Do this: Render the part that opens with the line containing "As far as you" and closes with the line containing "4. (D) (348,172)" as a Markdown table with the columns Row and Line, numbering each line and omitting blank lines.

(Raw records)
______

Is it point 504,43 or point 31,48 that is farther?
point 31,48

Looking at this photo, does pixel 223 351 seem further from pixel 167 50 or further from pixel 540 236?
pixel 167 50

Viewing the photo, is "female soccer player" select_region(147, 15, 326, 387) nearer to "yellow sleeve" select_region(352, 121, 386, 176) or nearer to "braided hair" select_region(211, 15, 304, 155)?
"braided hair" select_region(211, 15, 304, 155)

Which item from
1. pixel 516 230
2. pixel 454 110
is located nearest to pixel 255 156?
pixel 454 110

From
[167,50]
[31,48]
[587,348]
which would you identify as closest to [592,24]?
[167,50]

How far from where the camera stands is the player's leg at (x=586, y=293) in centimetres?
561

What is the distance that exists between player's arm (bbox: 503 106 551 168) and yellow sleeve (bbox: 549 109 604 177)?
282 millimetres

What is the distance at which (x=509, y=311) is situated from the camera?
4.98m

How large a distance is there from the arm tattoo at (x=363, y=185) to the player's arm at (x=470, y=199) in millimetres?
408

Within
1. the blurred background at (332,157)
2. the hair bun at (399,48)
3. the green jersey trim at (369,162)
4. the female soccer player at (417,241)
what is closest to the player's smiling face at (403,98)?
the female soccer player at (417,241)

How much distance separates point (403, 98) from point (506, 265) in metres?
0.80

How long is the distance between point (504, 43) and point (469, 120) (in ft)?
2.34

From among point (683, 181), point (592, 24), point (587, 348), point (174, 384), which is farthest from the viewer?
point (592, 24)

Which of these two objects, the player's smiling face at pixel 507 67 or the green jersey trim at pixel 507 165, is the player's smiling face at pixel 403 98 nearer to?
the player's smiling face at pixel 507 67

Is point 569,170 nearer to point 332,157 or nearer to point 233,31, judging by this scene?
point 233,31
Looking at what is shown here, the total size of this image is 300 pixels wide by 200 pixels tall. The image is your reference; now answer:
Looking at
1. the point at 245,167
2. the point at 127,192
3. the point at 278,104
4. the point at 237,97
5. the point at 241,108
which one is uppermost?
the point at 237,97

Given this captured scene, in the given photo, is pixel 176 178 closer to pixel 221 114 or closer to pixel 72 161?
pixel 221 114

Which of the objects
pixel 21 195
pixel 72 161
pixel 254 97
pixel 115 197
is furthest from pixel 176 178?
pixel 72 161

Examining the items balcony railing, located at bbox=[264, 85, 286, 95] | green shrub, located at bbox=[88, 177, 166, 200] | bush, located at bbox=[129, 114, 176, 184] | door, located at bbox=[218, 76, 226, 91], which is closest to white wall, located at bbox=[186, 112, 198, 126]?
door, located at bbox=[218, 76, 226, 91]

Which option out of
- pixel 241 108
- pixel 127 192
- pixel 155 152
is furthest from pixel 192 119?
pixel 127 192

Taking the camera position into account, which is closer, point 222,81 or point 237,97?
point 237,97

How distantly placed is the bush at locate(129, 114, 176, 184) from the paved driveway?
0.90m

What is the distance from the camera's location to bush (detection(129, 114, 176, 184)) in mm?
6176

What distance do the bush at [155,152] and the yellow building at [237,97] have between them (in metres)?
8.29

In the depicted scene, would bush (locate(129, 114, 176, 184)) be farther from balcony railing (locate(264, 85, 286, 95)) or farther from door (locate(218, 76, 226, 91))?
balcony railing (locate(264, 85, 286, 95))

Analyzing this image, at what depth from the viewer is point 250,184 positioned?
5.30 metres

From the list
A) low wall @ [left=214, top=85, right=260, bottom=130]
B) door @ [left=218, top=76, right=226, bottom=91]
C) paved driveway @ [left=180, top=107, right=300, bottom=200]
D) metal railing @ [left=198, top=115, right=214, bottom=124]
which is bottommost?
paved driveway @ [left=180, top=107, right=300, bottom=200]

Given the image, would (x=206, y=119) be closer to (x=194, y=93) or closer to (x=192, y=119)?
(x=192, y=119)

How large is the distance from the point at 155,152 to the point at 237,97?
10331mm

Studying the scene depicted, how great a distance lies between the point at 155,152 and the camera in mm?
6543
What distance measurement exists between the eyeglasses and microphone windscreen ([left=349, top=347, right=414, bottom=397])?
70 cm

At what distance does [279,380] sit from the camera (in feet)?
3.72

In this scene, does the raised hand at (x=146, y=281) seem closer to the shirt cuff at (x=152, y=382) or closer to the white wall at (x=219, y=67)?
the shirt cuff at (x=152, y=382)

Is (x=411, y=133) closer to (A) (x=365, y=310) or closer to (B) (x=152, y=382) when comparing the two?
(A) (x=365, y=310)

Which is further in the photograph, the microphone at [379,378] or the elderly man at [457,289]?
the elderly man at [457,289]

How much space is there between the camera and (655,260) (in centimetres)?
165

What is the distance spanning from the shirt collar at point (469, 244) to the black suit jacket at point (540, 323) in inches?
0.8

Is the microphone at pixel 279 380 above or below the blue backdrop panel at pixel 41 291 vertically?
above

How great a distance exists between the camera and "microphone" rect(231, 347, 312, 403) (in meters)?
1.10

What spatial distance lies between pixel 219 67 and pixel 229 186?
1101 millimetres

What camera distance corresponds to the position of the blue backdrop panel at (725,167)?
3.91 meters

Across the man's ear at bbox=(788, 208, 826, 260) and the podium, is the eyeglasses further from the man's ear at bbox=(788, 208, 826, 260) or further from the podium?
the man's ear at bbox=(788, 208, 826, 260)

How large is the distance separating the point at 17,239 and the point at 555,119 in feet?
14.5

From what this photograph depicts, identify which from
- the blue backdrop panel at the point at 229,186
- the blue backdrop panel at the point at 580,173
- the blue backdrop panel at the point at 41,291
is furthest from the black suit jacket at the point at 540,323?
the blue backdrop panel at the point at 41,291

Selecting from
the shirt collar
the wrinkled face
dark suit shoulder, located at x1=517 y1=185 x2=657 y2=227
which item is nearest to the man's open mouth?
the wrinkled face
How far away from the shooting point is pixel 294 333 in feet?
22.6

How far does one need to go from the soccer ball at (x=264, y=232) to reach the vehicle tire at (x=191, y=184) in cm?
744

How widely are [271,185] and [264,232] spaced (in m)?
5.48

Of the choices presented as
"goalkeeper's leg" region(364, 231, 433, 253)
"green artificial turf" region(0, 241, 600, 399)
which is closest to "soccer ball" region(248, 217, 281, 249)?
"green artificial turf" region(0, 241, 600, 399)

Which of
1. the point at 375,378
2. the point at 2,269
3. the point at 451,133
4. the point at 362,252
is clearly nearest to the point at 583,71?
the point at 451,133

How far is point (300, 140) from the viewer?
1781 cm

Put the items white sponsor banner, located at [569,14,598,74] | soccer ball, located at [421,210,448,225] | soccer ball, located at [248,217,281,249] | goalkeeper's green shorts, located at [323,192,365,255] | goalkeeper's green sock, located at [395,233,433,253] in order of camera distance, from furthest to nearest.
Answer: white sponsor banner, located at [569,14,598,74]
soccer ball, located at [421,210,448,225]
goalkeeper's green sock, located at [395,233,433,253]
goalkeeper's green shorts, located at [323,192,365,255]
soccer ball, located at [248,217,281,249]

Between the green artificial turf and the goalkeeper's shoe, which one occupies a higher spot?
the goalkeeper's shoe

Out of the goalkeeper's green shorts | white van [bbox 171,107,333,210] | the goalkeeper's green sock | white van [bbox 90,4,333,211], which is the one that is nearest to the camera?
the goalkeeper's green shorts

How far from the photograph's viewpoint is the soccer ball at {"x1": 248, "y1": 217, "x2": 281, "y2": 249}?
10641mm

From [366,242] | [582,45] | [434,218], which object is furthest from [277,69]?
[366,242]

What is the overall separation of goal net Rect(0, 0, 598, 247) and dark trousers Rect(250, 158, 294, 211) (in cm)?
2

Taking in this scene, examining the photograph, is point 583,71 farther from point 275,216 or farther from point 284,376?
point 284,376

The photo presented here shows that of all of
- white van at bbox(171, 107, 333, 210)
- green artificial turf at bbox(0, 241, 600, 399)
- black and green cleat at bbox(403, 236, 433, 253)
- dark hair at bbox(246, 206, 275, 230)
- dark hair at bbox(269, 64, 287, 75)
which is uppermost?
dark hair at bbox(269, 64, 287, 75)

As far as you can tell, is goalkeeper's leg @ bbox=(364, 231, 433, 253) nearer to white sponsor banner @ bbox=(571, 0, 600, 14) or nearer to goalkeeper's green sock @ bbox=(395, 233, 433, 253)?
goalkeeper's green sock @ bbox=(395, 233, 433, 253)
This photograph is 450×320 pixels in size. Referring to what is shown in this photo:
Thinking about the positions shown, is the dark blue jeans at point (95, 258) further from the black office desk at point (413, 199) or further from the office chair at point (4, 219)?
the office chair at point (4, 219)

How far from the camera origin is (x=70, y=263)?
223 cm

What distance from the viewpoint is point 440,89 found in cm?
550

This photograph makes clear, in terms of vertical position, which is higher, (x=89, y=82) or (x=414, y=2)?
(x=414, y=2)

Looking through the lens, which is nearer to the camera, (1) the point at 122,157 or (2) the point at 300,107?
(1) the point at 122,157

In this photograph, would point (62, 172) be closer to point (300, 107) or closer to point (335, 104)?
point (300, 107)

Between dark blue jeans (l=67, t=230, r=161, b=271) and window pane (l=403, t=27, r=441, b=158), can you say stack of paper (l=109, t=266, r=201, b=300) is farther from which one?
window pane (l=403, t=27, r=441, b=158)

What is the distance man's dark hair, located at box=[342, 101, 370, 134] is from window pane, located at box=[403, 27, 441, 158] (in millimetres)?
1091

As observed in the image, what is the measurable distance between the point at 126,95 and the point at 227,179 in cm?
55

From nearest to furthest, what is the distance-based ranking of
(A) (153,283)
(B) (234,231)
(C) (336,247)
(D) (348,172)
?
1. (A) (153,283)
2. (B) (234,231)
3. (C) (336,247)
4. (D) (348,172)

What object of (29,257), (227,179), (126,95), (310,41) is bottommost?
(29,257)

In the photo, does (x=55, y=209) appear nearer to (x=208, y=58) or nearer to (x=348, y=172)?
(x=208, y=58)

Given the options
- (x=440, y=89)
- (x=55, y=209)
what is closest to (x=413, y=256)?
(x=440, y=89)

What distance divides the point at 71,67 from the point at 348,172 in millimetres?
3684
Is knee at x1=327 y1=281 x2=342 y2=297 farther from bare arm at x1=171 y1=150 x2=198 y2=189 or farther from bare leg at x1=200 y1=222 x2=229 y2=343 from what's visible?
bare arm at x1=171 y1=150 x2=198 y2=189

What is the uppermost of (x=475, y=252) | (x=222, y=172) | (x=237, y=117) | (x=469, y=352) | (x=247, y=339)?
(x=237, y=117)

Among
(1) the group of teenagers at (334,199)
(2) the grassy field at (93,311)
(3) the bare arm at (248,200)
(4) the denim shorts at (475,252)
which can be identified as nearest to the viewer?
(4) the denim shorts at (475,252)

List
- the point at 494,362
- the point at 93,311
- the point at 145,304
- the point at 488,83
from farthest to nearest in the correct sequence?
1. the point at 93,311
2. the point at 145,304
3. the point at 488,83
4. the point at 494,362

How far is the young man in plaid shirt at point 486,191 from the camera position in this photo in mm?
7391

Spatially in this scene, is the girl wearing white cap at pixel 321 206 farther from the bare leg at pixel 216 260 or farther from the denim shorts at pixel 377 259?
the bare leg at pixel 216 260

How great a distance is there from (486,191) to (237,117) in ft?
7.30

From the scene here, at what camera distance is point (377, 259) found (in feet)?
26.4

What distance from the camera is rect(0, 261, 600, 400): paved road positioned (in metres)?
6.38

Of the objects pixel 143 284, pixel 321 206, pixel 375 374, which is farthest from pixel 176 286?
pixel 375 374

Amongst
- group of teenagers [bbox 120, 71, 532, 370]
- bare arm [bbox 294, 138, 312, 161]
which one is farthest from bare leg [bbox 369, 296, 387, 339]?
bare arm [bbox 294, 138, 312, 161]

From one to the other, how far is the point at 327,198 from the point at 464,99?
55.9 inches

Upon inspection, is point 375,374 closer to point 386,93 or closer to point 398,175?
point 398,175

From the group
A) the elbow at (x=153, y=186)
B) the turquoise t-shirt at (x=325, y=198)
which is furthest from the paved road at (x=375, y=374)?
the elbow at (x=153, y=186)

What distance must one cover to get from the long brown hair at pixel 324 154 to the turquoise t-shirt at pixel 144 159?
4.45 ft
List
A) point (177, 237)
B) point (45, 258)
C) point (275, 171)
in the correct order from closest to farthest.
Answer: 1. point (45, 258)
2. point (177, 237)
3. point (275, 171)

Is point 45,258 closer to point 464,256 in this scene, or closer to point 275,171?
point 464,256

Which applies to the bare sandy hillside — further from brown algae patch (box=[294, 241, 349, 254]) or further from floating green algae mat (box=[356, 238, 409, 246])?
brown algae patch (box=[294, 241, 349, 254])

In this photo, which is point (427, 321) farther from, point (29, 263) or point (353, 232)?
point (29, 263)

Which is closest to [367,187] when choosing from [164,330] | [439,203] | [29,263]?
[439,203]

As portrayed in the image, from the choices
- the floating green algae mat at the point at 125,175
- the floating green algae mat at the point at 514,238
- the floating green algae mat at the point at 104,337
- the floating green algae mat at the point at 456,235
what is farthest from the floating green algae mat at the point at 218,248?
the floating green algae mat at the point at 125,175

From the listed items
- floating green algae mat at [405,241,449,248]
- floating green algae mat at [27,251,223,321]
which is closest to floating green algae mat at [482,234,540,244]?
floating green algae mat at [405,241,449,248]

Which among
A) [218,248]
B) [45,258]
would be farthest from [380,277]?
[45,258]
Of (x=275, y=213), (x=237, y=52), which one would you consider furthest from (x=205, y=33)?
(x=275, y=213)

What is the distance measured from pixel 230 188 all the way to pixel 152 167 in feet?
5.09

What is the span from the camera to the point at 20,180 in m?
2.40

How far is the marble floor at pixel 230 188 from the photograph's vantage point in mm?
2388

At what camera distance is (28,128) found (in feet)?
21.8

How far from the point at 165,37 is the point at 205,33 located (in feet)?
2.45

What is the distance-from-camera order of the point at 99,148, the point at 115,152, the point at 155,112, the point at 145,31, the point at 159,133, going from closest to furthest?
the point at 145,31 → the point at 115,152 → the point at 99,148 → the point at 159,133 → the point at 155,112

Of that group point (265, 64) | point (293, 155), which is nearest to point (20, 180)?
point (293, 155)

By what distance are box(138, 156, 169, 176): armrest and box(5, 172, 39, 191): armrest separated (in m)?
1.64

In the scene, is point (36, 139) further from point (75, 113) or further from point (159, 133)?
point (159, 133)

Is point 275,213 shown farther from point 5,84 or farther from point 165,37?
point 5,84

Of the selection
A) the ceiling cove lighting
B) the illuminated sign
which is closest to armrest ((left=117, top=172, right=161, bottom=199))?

______

Expected answer:
| Row | Line |
|---|---|
| 1 | As far as you can tell, is goalkeeper's leg @ bbox=(364, 231, 433, 253) nearer to white sponsor banner @ bbox=(571, 0, 600, 14) or nearer to goalkeeper's green sock @ bbox=(395, 233, 433, 253)? |
| 2 | goalkeeper's green sock @ bbox=(395, 233, 433, 253) |
| 3 | This photograph is 450×320 pixels in size. Referring to what is shown in this photo: |
| 4 | Thinking about the positions shown, is the dark blue jeans at point (95, 258) further from the black office desk at point (413, 199) or further from the office chair at point (4, 219)? |
| 5 | the office chair at point (4, 219) |
| 6 | How far from the camera origin is (x=70, y=263)? |
| 7 | 223 cm |
| 8 | What distance from the viewpoint is point 440,89 found in cm? |
| 9 | 550 |
| 10 | This photograph makes clear, in terms of vertical position, which is higher, (x=89, y=82) or (x=414, y=2)? |
| 11 | (x=414, y=2) |
| 12 | Looking through the lens, which is nearer to the camera, (1) the point at 122,157 or (2) the point at 300,107? |
| 13 | (1) the point at 122,157 |
| 14 | In this photograph, would point (62, 172) be closer to point (300, 107) or closer to point (335, 104)? |
| 15 | point (300, 107) |
| 16 | Between dark blue jeans (l=67, t=230, r=161, b=271) and window pane (l=403, t=27, r=441, b=158), can you say stack of paper (l=109, t=266, r=201, b=300) is farther from which one? |
| 17 | window pane (l=403, t=27, r=441, b=158) |
| 18 | What is the distance man's dark hair, located at box=[342, 101, 370, 134] is from window pane, located at box=[403, 27, 441, 158] (in millimetres)? |
| 19 | 1091 |
| 20 | As observed in the image, what is the measurable distance between the point at 126,95 and the point at 227,179 in cm? |
| 21 | 55 |
| 22 | From nearest to furthest, what is the distance-based ranking of |
| 23 | (A) (153,283) |
| 24 | (B) (234,231) |
| 25 | (C) (336,247) |
| 26 | (D) (348,172) |
| 27 | ? |
| 28 | 1. (A) (153,283) |
| 29 | 2. (B) (234,231) |
| 30 | 3. (C) (336,247) |
| 31 | 4. (D) (348,172) |